Press Releases

Washington D.C. — U.S. Senator Marco Rubio (R-FL) joined The Brian Mudd Show. See below for highlights.
 
On what Americans believe in: 
 
“Today's Democratic Party is not about fighting for real people in the real world…. They're fighting for a small group of elite liberal activists. These are the people that staff their offices…, and they have a very unique agenda. Most of them are very popular [among college faculty], but they run counter to some very basic truths. 
 
“Most Americans believe being an American isn't a race or ethnicity. There are rules, therefore, that have to be the same for everyone, and it's un-American to divide people on the basis of their race, gender, or ethnicity, and they shouldn't have different rights and different laws based on skin color. 
 
“[Most Americans] believe schools exist to teach children, not indoctrinate them, and that parents have a right to be involved in their kids’ education. They believe the military exists to win wars and defeat enemies, not to promote ideology or be a laboratory for a social experiment. Most Americans understand that the only way you're going to bring crime down is if criminals are arrested by police officers, prosecutors prosecute them, and they're put in jail by judges. 
 
“Americans believe there's such a thing as truth in America. People have a right to believe in lies—for example, that biological gender doesn't exist—but they don't have a right and shouldn't have the power to enforce that delusion on everyone else. [They believe] that we should have a border, and that if you come here legally, we're going to welcome you. And if you don't, you're going to have to leave. 
 
“These are basic elements of reality that most Americans are governed by. It's called common sense, and it runs counter to the entire agenda of the Democratic Party.”
 
On Republicans’ successes when they held a Senate majority: 
 
“Probably the two most significant things that happened under four years of President Donald Trump is, first, I think it freed the Republican Party from a [false] ideology. For example,...we support the free market 100 percent—we are not socialists and should never be socialists—but we also have to be a country that can make things again. There are certain things that you have to be able to make in America, even if it costs more to make it here. I think those are the kinds of things on trade and international relations that Donald Trump, in that era, really was a big achievement and turning point. You see that in the people running as Republicans now. I think that's going to be important for the country and for our future. 
 
“I think the other thing is we put [people] in place, particularly the judges and the Supreme Court, that are going to return more power where it belongs, into the hands of voters, states, and local communities.
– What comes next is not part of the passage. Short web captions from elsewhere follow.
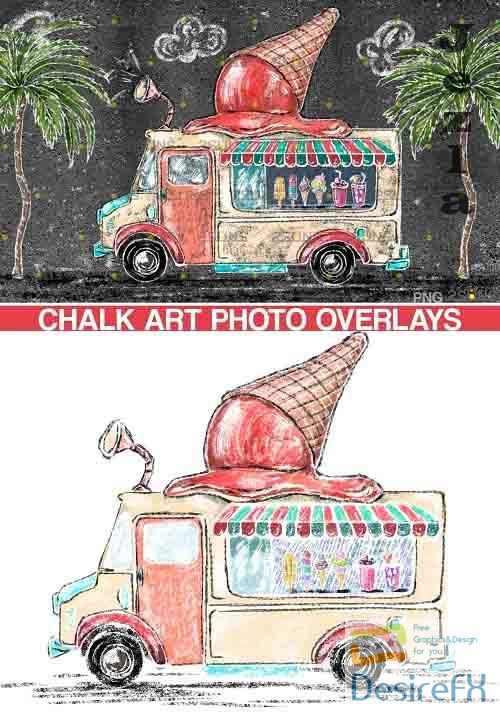 Ice cream chalk art overlay Photoshop overlay - 665345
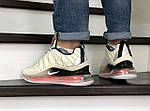 Мужские кроссовки Nike Air Max 720 (бежевые) - термо, фото 3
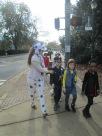 storybook parade (91)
Because we cannot be a country where, for example, some congresswoman from San Francisco gets to impose national, one-size-fits-all rules on conservatives living in Alabama, Mississippi, or Florida, for that matter. We're too diverse a country. Returning power to states and local communities via their voters is an enormous achievement of those two years. I think these are the things that we should not underestimate. 
 
“I would also tell you [that] the Tax Cuts and Jobs Act of 2017 [brought] record revenues…into the government. We're spending more than ever under Biden. But [the 2017 tax reform law] was a huge, huge success. The economy was roaring, before it was obviously tanked by the COVID pandemic and then the overreaction by some left-wing officials across the country that continues to this day. But that was an enormous achievement….”
 
On why Hispanics are moving to the Republican Party: 
 
“It’s not just because they’re Hispanics per se, but because they also happen to be small business owners and workers who are trying to raise families. The reason why they're turning on the Democrats [isn’t] just because…they're a bunch of socialists, even though clearly [the Democrats’] agenda reminds them of the country they came to get away from in many instances. I would say it's because Hispanics don't want to pay $4.55 a gallon for gas. That hurts them. 
 
“Hispanics are tired of runaway crime and criminality, prosecutors who refuse to prosecute and put people in jail, and things of that nature. They don't want our schools telling our son[s] that they're our daughters and vice versa. They don't want our schools to be indoctrination centers. They want our schools to teach their kids so their kids can go out and have a better life than themselves. 
 
“That is a very simple agenda. It's based on common sense in the real world. These are hardworking people who own small businesses and work for a living, and they don't have time for the silliness that some of these other people who sit around all day and read Twitter have time for….”
 
On the Miami Dolphins’ chances in the coming NFL season: 
 
“I think they're going to be a fun team to watch. Wins and losses are tough to predict in the NFL. But they're going to score a lot of points, I hope. They're fast, I'll tell you that. They’re probably the best team in the NFL right now. I think they're going to score a lot of points and their offense is going to be better. 
 
“I tell people this all the time: you take the 32nd team in the NFL, the worst team, and you put it up against the best team in a 10-game series, and the worst team is probably going to win three or four of those games. That's how close the competition level is. 
 
“I have low expectations—that way I can't be disappointed—but I do expect them to be at least fun to watch. I think they'll score points. This is the time of year where everyone is going to the Super Bowl. We'll find out.”